Incremental audio production with duration mismatch handling, adaptive stem extension, and pre-mix alignment verification
This skill provides a resilient pattern for audio production that emphasizes incremental verification, fail-fast principles, and adaptive duration handling. Each major step produces verified outputs before proceeding, with explicit strategies for handling stems of different durations.
Follow these steps in strict order. Each step must complete successfully and pass verification before proceeding to the next:
Calculate all timing parameters before generating any audio.
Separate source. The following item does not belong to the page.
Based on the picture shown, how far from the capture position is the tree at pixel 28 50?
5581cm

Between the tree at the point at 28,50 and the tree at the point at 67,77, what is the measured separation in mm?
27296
This ensures consistent timing across all stems:
def calculate_section_transitions(bpm, total_duration_sec, sections):
"""Calculate beat-aligned transition points for song sections."""
beats_per_second = bpm / 60.0
section_durations = {}
cumulative_time = 0
for section_name, beat_count in sections.items():
duration = beat_count / beats_per_second
section_durations[section_name] = {
'start': cumulative_time,
'end': cumulative_time + duration,
'beats': beat_count,
'start_beat': cumulative_time * beats_per_second
}
cumulative_time += duration
return section_durations
# Configuration
BPM = 120
DURATION = 137
SECTIONS = {'intro': 16, 'verse': 32, 'chorus': 32, 'bridge': 16, 'outro': 16}
timing = calculate_section_transitions(BPM, DURATION, SECTIONS)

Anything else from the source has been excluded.